SUPPLIED RECORDS Start Marker

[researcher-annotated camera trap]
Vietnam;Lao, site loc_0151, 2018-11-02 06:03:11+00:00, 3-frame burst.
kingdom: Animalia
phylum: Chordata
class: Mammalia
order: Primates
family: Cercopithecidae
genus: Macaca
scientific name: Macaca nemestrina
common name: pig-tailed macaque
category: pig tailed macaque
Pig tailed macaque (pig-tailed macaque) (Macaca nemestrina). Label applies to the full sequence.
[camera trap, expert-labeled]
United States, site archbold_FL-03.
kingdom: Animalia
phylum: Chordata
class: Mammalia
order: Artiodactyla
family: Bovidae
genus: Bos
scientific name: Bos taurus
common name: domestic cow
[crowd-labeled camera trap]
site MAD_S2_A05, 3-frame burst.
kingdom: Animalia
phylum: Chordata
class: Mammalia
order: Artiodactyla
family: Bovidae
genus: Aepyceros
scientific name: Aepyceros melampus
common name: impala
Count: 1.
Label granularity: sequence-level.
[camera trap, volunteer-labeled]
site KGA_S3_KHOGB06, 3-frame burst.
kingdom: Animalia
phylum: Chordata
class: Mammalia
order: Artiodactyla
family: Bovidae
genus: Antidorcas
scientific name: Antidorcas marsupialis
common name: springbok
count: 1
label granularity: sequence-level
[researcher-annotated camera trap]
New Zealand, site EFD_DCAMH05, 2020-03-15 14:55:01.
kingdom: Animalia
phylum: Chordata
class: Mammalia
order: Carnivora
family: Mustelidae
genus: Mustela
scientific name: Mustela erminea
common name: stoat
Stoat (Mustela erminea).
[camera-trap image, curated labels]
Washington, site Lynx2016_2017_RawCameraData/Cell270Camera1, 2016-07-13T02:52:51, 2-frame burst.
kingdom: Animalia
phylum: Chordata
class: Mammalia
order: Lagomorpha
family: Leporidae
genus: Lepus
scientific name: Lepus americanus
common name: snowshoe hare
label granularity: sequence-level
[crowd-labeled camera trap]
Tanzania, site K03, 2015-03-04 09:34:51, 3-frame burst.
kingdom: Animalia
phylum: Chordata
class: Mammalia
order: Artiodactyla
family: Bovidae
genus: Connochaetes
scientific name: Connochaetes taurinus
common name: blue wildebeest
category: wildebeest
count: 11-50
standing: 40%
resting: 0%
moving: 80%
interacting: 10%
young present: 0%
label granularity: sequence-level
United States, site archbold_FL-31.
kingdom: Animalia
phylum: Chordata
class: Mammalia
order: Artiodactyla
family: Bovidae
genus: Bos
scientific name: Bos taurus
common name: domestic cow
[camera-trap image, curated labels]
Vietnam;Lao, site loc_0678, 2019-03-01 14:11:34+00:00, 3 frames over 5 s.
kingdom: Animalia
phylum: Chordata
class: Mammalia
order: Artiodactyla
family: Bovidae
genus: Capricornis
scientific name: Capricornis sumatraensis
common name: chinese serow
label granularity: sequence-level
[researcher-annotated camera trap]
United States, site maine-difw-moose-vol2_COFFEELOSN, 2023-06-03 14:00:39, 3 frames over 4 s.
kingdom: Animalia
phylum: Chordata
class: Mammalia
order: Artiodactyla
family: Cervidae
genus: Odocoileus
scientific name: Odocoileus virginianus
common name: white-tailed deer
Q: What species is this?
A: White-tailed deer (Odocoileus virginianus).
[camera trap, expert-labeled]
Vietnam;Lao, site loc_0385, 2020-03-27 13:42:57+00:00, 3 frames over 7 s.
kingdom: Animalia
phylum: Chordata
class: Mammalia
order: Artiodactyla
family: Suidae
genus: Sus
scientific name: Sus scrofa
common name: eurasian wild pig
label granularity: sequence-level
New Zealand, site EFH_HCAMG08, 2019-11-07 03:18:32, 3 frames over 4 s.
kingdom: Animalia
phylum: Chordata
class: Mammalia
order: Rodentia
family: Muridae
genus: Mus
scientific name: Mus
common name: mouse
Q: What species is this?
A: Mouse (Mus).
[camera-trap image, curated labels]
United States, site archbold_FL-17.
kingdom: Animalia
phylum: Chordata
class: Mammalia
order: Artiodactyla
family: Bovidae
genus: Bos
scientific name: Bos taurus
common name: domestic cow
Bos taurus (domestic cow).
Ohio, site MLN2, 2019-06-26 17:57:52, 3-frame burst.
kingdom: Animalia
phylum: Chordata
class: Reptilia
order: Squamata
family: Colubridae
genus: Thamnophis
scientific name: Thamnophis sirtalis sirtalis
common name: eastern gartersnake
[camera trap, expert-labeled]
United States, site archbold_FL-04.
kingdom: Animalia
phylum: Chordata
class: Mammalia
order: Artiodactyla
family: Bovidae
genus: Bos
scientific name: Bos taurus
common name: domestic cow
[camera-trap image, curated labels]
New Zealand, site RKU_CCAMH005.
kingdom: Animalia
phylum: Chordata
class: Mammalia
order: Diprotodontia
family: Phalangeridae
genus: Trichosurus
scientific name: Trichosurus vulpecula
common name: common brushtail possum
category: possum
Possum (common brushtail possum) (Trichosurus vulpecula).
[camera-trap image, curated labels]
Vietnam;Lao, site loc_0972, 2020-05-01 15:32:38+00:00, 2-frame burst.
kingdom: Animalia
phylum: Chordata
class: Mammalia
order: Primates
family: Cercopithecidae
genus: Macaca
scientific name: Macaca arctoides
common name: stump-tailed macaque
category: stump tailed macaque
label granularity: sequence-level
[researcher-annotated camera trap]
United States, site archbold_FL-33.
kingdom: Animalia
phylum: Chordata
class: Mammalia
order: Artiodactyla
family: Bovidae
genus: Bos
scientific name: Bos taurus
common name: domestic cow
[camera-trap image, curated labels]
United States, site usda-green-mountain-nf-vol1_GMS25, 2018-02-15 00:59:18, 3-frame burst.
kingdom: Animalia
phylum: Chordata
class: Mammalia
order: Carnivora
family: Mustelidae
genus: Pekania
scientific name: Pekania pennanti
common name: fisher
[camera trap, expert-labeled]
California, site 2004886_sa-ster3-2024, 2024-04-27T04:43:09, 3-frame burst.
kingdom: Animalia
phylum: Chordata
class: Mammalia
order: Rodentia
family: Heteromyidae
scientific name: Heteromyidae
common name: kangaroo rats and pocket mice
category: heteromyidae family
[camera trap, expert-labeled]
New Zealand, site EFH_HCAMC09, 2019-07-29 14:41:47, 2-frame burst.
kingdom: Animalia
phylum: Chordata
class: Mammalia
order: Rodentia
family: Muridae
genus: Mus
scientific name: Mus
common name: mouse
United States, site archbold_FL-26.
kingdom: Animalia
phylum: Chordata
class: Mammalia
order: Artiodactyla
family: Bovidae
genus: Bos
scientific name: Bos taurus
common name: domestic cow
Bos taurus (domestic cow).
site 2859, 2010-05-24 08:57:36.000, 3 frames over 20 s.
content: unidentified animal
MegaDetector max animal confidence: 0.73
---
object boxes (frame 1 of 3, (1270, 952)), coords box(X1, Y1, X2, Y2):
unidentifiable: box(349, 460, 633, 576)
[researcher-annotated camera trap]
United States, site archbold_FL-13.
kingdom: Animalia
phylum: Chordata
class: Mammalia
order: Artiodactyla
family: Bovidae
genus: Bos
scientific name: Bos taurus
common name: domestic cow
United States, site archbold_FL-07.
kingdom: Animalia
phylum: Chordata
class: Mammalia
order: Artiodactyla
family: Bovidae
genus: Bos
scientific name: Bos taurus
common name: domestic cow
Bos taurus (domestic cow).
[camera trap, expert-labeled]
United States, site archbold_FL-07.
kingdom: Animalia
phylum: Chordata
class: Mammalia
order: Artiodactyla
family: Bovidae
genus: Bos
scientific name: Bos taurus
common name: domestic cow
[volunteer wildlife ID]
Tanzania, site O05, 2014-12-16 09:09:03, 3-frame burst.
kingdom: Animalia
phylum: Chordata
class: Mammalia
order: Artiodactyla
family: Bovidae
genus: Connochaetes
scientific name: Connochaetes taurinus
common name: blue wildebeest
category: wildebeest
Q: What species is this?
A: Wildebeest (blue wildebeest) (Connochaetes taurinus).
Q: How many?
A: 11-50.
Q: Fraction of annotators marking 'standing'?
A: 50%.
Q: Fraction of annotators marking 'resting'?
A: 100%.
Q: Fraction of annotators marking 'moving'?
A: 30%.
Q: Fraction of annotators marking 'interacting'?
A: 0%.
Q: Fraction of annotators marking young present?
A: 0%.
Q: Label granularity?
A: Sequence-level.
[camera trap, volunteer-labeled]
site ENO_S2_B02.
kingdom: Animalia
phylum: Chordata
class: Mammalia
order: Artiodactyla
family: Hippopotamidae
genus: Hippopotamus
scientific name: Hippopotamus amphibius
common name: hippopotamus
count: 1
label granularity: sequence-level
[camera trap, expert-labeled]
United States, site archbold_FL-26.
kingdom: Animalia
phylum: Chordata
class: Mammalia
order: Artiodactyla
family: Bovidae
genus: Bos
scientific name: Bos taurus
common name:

SUPPLIED RECORDS End Marker

**TASK GOAL**
On how many lines of the material does the word "resting" appear? Reply with the number alone.

**ANSWER BOX**
2